Craig Mod wrote an interesting article, “How I Got My Attention Back” about what he went through when being offline for a month. Mod focused on the internal struggle between wanting to choose other ways to use his attention and the need to stay informed about world news through social media. I can certainly relate to this struggle. On the one hand, social media often makes me feel insecure and frustrated. When I see pictures of people sharing the best parts of their lives, I feel jealousy. When I see people sharing hate around the world, I feel angry and insignificant. At the same time, I cannot stand the thought of being ignorant to what is happening around the world politically, socially, environmentally, and economically. I feel as though I would not be able to contribute very much to society if I were not informed on current events, especially in a time where important news is shared daily.
All that being said, I think that I could survive a month offline. In the past, I have gone on week-long trips where I wouldn’t have access to the internet, and I survived just fine. If I were able to do it for a week, I think that I could extend my time offline to a month. I bet at first, I would notice the desire to check my social media, but after putting some distance between myself and the online world, that desire would fade. As I would get into the routine of being offline, it would become easier and easier to use my attention for other things without longing for the internet.

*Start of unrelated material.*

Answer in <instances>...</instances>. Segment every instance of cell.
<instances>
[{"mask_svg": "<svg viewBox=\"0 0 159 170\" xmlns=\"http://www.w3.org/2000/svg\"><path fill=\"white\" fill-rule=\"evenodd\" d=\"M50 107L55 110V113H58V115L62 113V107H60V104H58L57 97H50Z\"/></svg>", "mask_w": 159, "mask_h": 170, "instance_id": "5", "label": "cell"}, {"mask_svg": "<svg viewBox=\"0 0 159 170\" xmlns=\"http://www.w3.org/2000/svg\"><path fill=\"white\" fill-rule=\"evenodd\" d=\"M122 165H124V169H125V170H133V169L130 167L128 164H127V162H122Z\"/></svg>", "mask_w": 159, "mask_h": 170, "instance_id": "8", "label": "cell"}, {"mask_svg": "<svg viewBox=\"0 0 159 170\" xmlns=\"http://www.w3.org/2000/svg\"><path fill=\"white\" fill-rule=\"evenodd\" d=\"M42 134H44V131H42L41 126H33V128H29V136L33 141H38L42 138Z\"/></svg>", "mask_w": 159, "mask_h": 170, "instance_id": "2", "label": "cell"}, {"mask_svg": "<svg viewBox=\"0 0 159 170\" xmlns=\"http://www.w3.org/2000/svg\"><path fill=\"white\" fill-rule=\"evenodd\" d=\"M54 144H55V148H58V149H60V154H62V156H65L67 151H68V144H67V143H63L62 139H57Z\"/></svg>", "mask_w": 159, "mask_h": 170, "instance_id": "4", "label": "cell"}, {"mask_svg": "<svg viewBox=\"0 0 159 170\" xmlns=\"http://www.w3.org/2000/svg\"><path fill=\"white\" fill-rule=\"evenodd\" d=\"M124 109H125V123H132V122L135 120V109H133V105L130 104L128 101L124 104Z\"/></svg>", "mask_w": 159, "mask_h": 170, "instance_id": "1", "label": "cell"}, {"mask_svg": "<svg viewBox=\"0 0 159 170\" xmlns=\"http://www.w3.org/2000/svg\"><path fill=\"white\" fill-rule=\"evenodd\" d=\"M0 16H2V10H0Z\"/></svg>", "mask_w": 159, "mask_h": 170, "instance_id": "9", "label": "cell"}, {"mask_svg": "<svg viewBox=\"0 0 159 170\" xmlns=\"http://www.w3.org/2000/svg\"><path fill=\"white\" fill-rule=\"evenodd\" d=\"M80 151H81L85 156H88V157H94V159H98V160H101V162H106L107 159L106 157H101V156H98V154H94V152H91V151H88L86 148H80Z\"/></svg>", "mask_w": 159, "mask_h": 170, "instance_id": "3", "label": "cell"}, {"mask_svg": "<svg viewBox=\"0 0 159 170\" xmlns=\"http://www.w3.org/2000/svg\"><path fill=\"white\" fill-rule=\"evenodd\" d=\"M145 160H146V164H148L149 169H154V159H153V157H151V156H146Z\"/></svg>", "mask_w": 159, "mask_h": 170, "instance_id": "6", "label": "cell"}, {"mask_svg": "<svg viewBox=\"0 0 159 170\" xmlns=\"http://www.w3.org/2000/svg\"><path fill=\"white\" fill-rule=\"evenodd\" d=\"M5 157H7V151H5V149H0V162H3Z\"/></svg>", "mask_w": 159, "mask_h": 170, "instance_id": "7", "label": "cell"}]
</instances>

I certainly wouldn’t get bored, as I have a “To Read List” that is far too long, as well as great family and friends who are the company I need. I think that the break would be good for my mental health, as I would get to choose what is use my attention for and try to do things that make me happy.

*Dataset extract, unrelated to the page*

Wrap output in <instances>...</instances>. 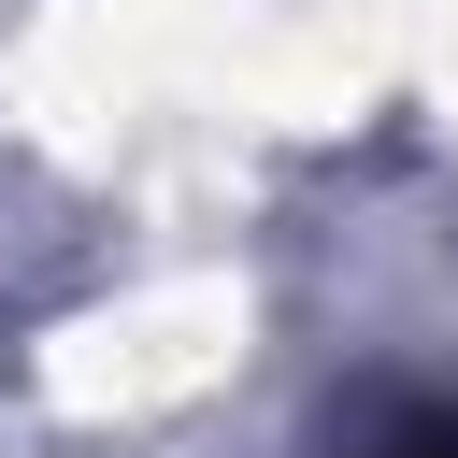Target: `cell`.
I'll list each match as a JSON object with an SVG mask.
<instances>
[{"label":"cell","instance_id":"1","mask_svg":"<svg viewBox=\"0 0 458 458\" xmlns=\"http://www.w3.org/2000/svg\"><path fill=\"white\" fill-rule=\"evenodd\" d=\"M358 458H458V415L444 401H386V415H358Z\"/></svg>","mask_w":458,"mask_h":458}]
</instances>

My main concern is what would happen when I returned to the “real world” and used the internet once more. I fear that it would be really easy for me to fall back into the same routine of giving most of my attention to social media, the same way I have returned to my routines after returning from one week away from online activity. My plan would be to focus on where I put my attention by way of self-reflection. If I do not like where my energy is going, I must ask myself why my attention is being drawn there. Then, I must put restrictions on how I access the information that is stealing my attention. For example, if I realize that much of my attention is being wasted on Instagram, I should limit myself to 1 hour of Instagram per day, which is enough to take in important news without getting distracted by other materials. While my current situation does not allow me to forego the Internet for a month, I am interested in trying it out in the summer when school does not stand in my way.